Times: Hendrix’s ‘Auntie Delores’ passes away at 92

When an infant Jimi Hendrix’s parents had no place to live, Delores Hamm took them into her Yesler Terrace home. As he grew up, she continued to be a mother figure to him, according to an obituary in the Seattle Times.

He moved in with her again to attend Horace Mann Elementary on Cherry St, and often wrote letters to her as he grew up.

Hamm died Tuesday at the age of 92.

From the Seattle Times:

For Hendrix, whose childhood was marked by poverty and neglect, Ms. Hamm was a pillar of stability.

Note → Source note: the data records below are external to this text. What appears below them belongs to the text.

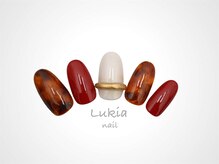 ルキア(Lukia)/べっ甲☆アートネイル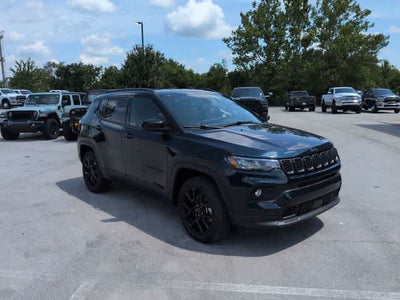 2026 Jeep Compass COMPASS LATITUDE ALTITUDE 4X4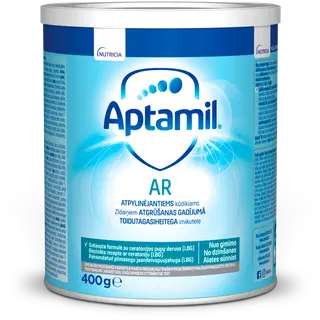 Aptamil AR 400 g, alates sünnist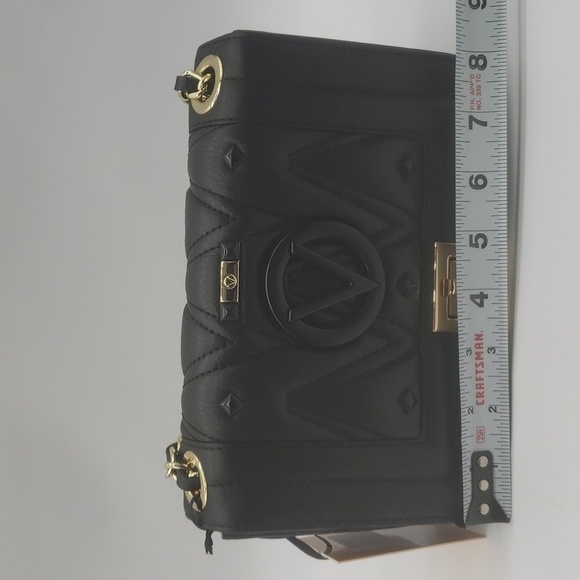 1340- Valentino Posh by Mario Valentino Made In Italy Italian Leather NWT - Picture 10 of 13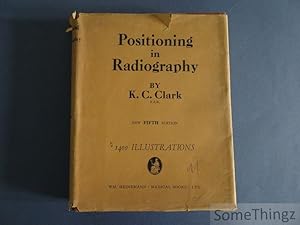 Seller image for Positioning in Radiography. With 1468 illustrations. for sale by SomeThingz. Books etcetera.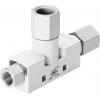 Vývěva, řada: VN s 1.4 mm tryskou 8 bar 90 L/min Festo Vývěva, řada: VN s 1.4 mm tryskou 8 bar 90 L/min Festo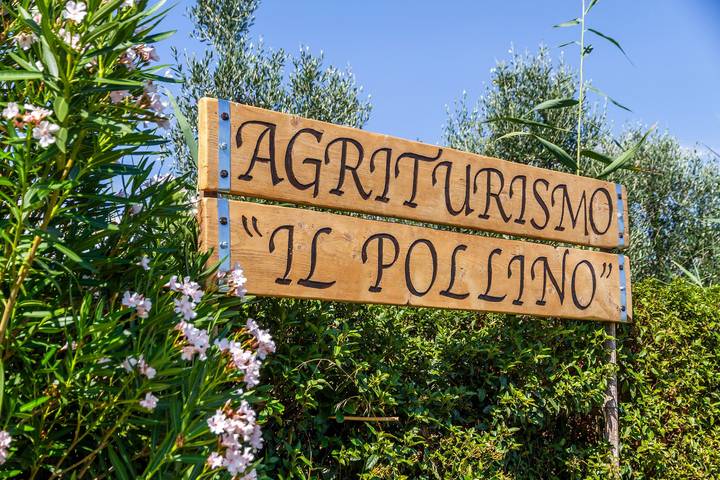 Ferienwohnung für 3 Personen, mit Garten in Grosseto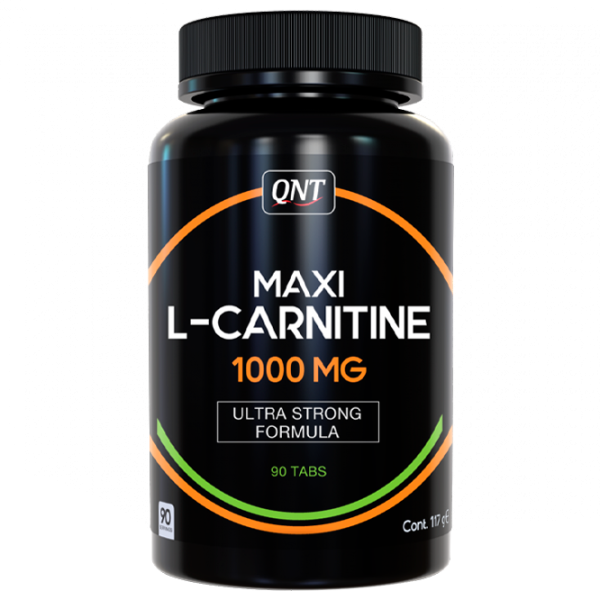 Arzătoare de grăsime QNT MAXI L-CARNITINE 1000mg (26435) 90 photo 1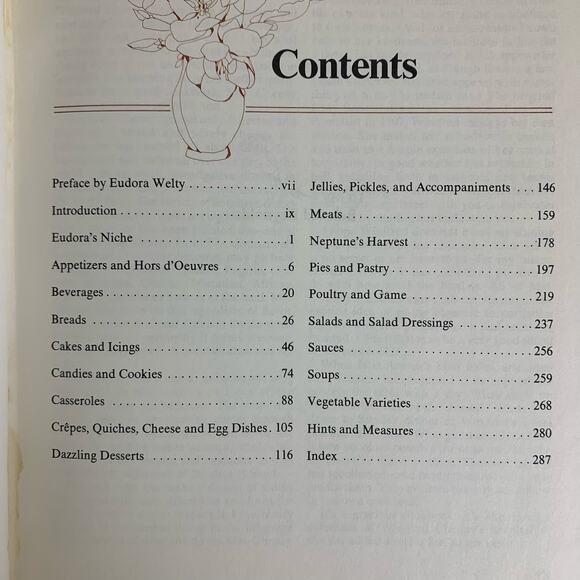 Vintage 1976 - THE SOUTHERN HOSPITALITY COOKBOOK Cookbook Winifred Green Cheney - Picture 4 of 10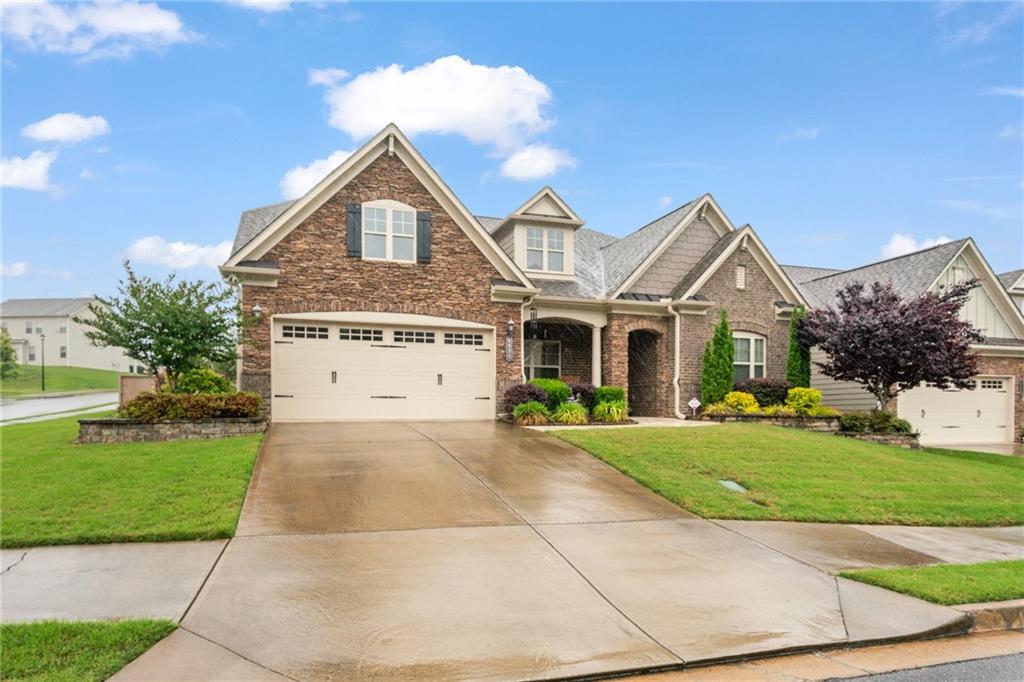 4539 Big Rock Ridge Trail, Gainesville, Georgia image 1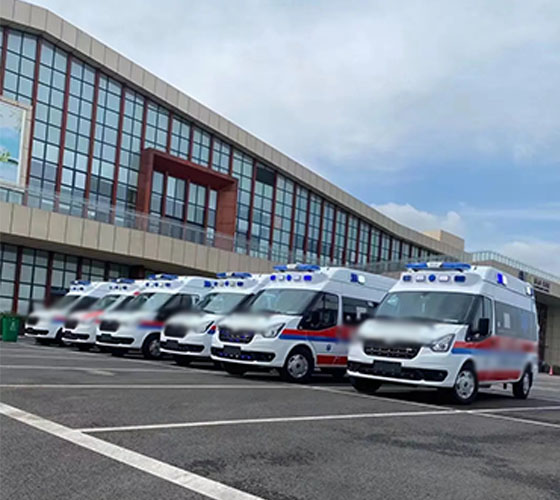 北京东城区东城区服务车队展示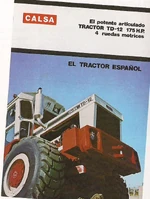 CALSA TD-12 4WD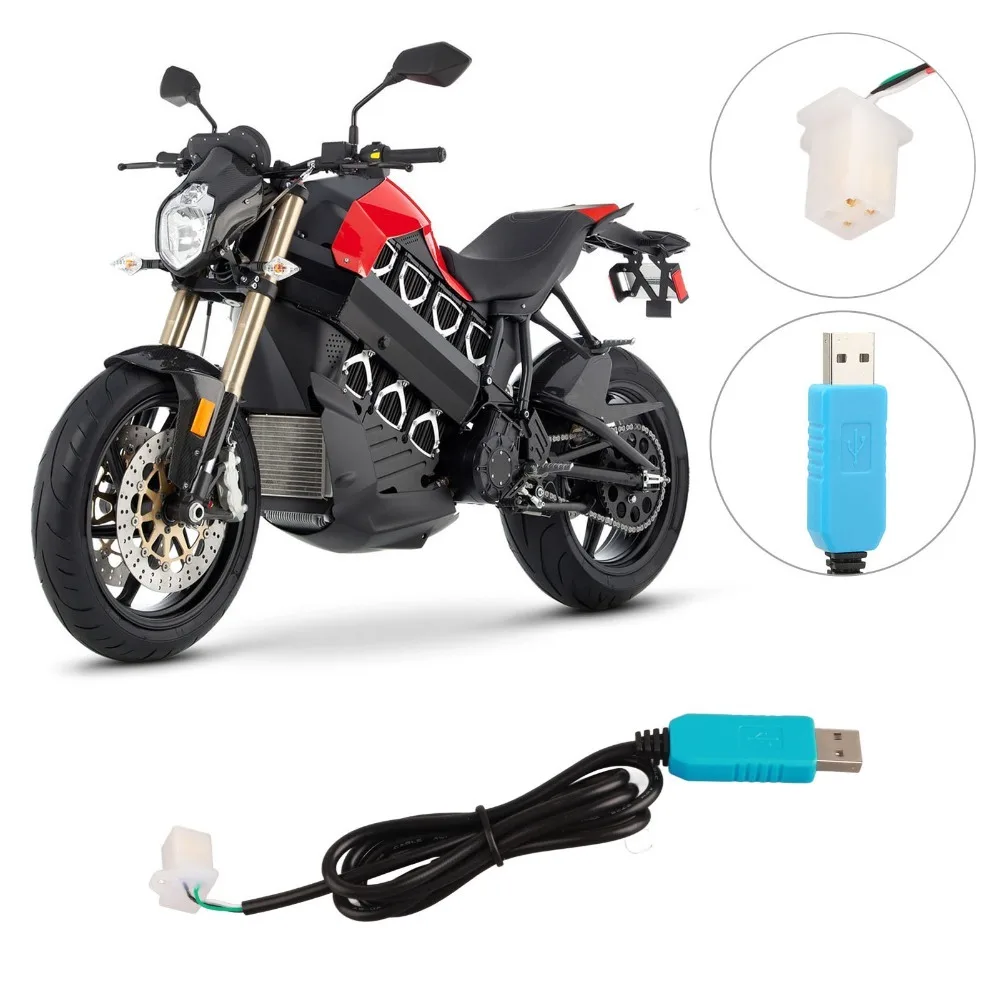 USB to TTL RS232 Upgrade Cable Sensitive Electric Motorcycle Upgrade Cable USB Cable for VOTOL Controller Programming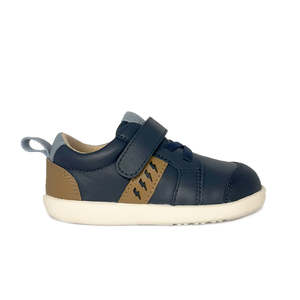 Sneakers 1: SID Indigo Tan
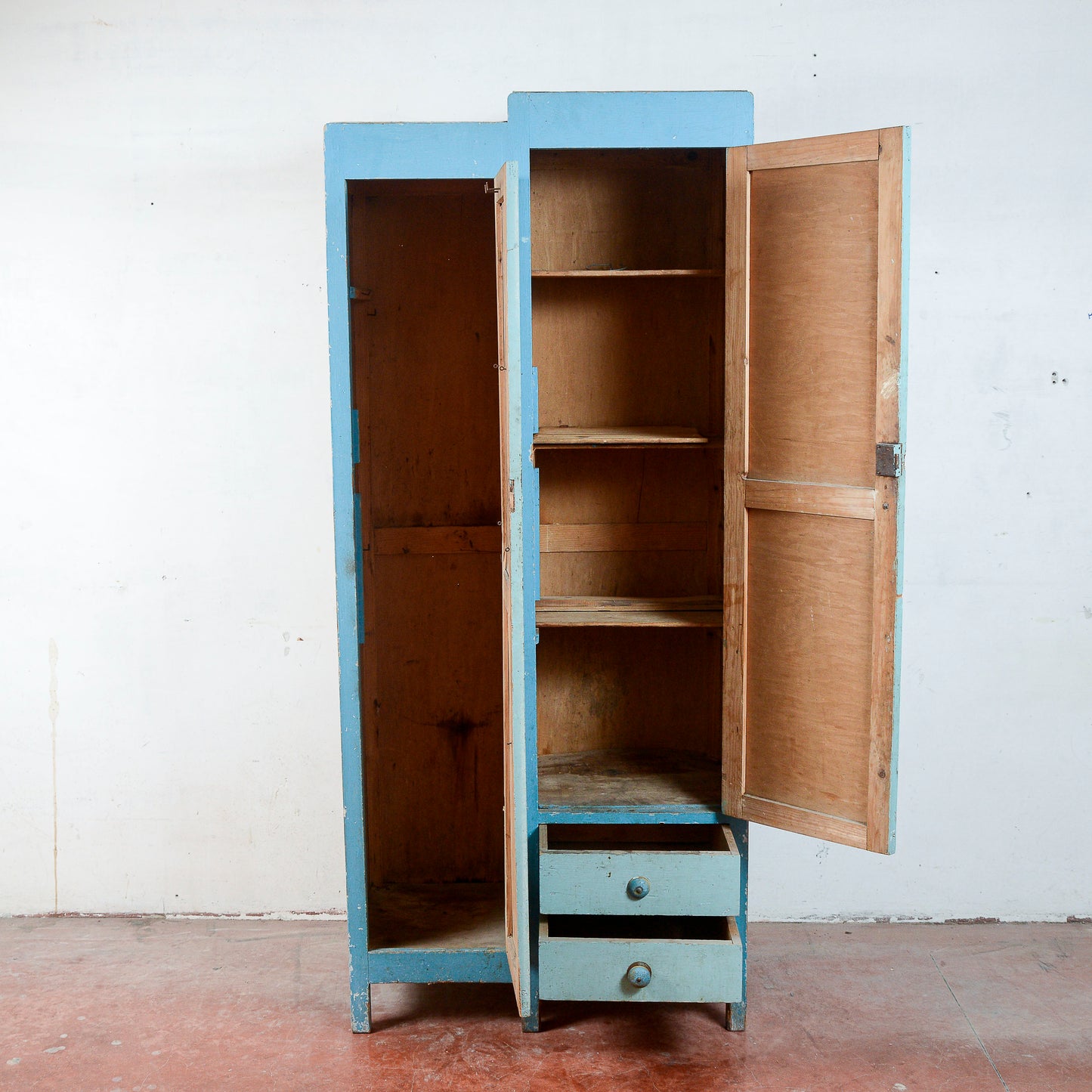 Credenza cucina anni 50 vintage verniciata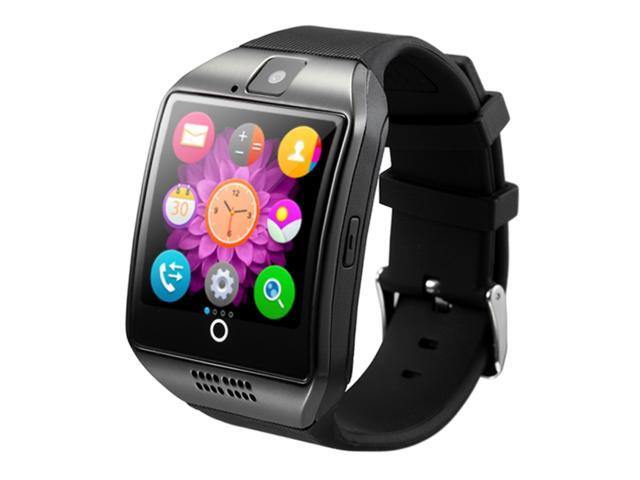 Q18 154 inch TFT Screen MTK6260A 360MHz Bluetooth 30 Smart Bracelet Watch Phone Support SIM Card & 32GB SD Card 128M + 64M Memory
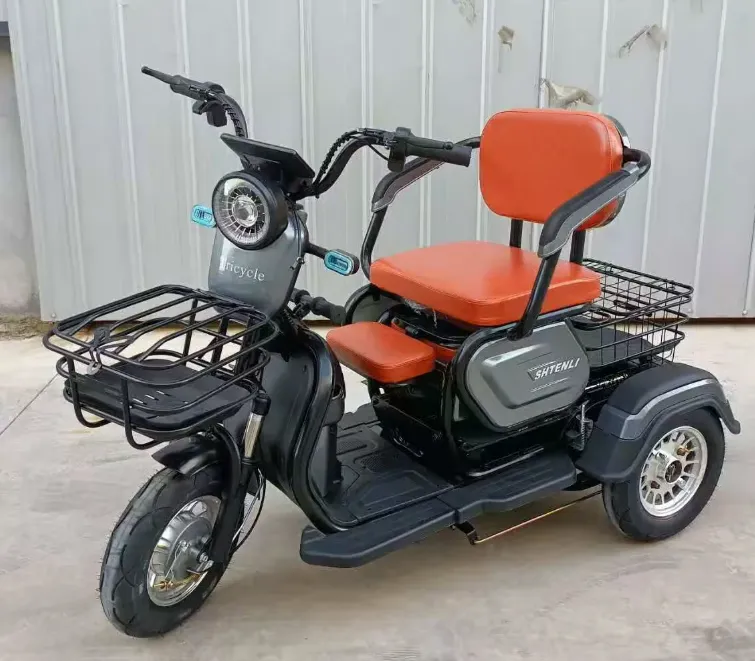 Электрический трицикл SHTENLI Model A031 li-on 48/20 250w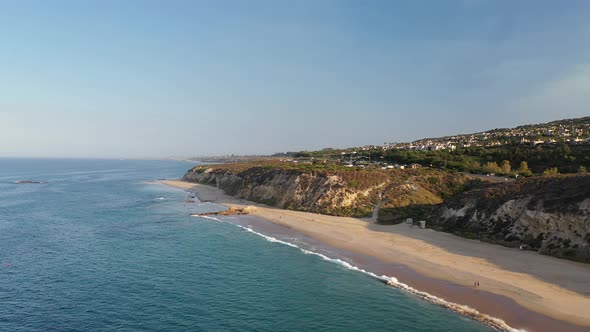 Flying Along The Coast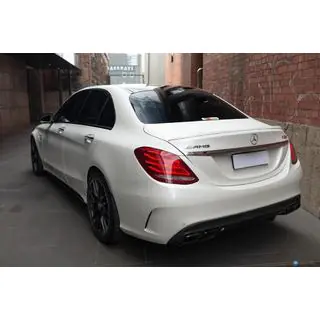 Heckstoßstange mit Diffusor (AMG C63-Design 2014-2021)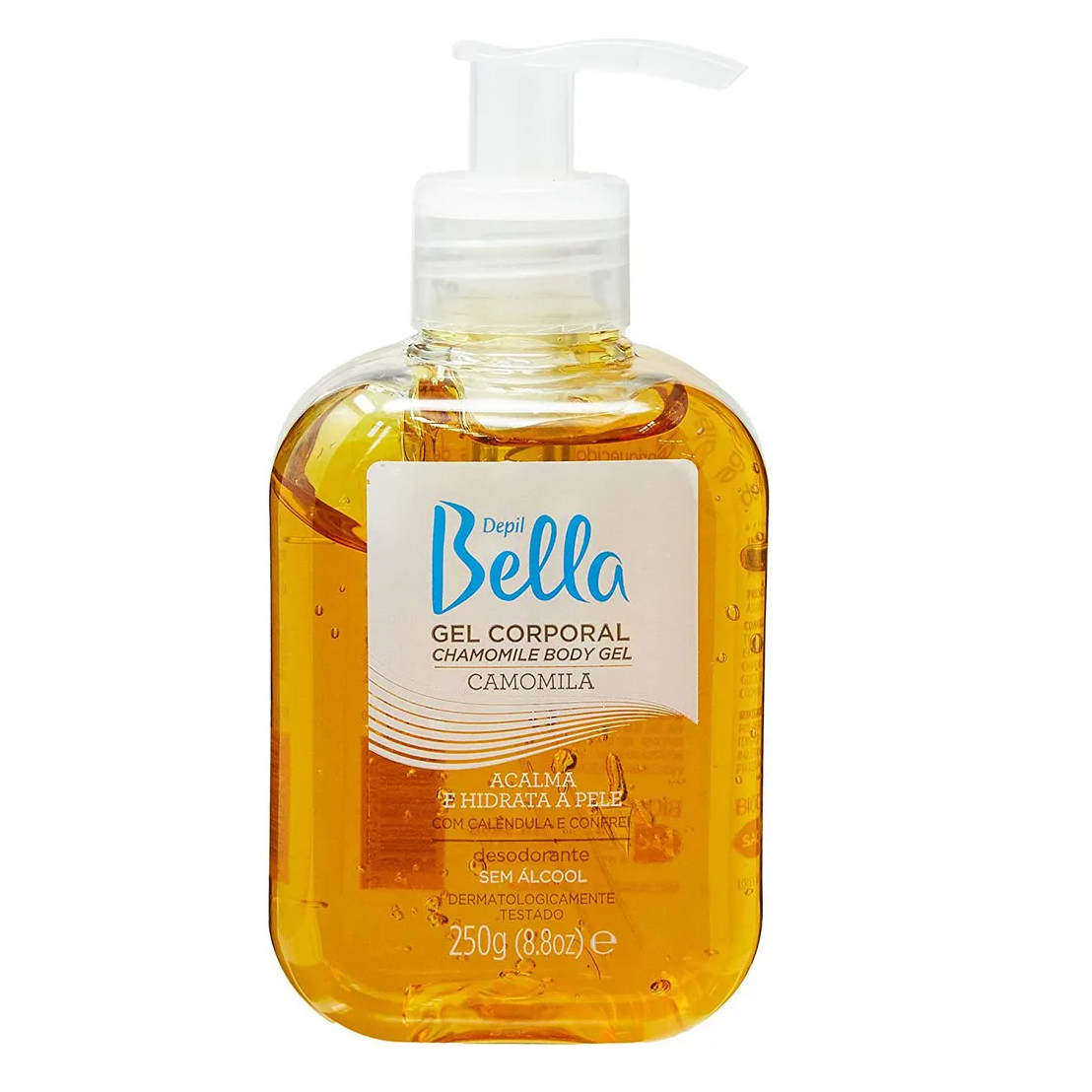 Gel Corporal 250g Camomila - Depil Bella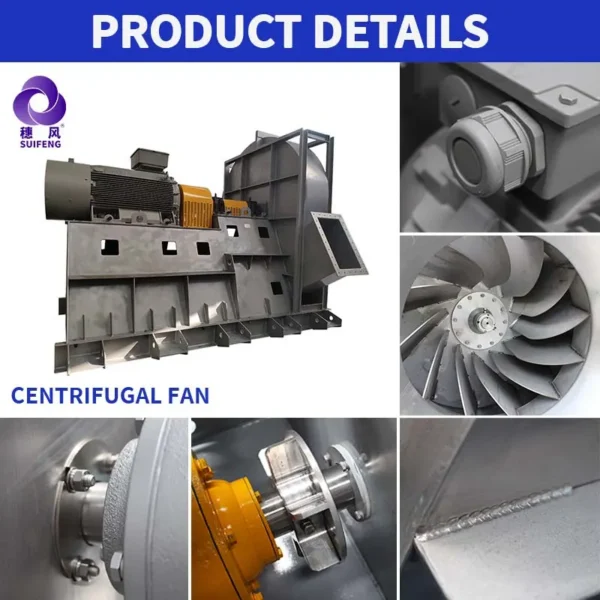 Centrifugal Fan, Stainless, Steel, 220V - view 4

She was the sister of Hendrix’s mother, and he called her “Auntie Delores.”

Ms. Hamm nicknamed Hendrix “Buster,” by which he was known growing up, because he reminded her of the cartoon character Buster Brown.

Ms. Hamm also took in Hendrix’s parents, Al and Lucille, when they had no place to live after Jimi was born in 1942. They all lived in her apartment at Yesler Terrace.

Hendrix lived again with Ms. Hamm in 1949, when he entered second grade at Horace Mann Elementary School.

Along with Hendrix’s maternal and paternal grandmothers, a friend name Dorothy Harding and a few other people in the neighborhood, Ms. Hamm served as one of the only real parent-figures the guitarist ever had. He often wrote letters to “Auntie Delores” when he grew up.